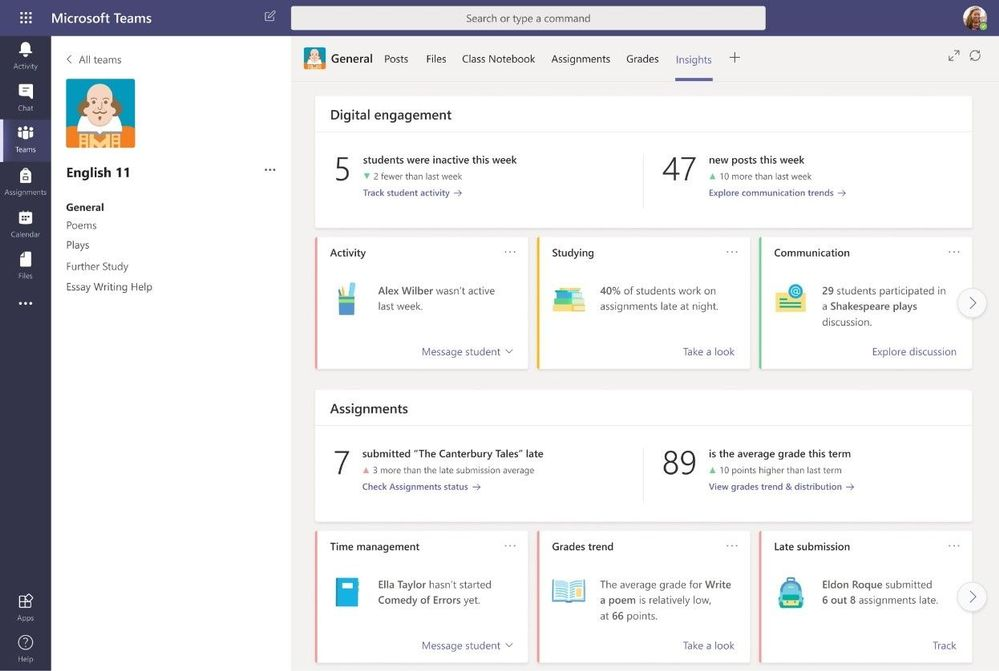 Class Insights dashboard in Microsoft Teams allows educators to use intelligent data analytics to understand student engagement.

---

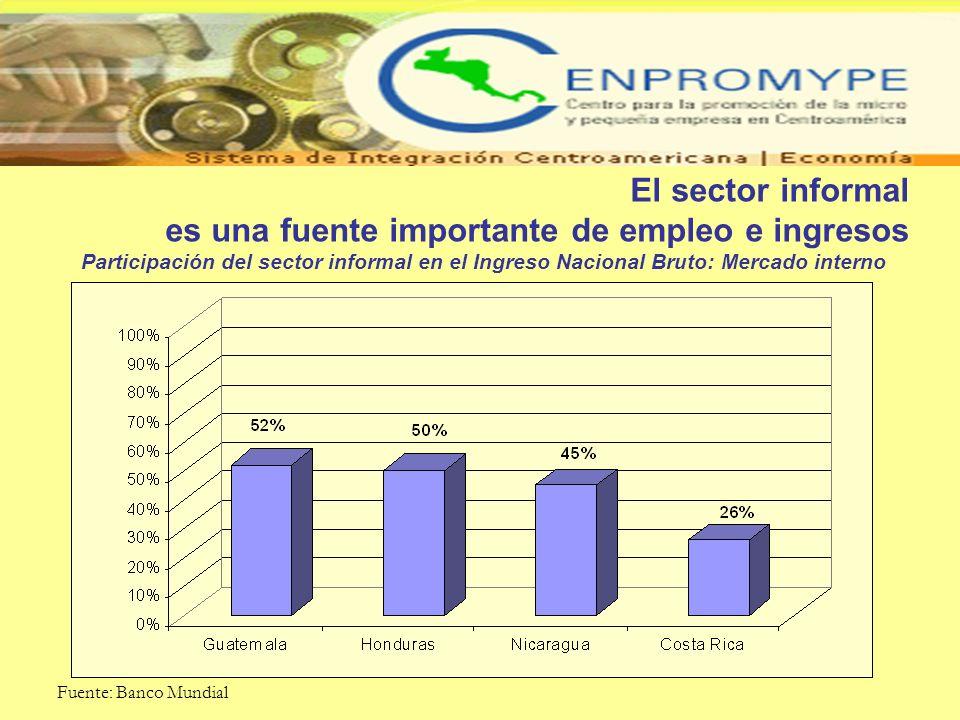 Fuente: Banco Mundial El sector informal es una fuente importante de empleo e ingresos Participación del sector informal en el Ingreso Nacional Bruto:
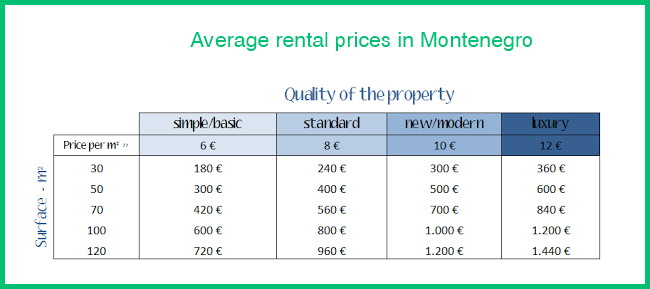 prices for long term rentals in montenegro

§ Task:
Using the entries above, transcribe every line from the line containing "Fuente: Banco Mundial" through the line containing "prices for long term rentals in montenegro". Do not copy pictures.

§ Result:
 Fuente: Banco Mundial El sector informal es una fuente importante de empleo e ingresos Participación del sector informal en el Ingreso Nacional Bruto:
 prices for long term rentals in montenegro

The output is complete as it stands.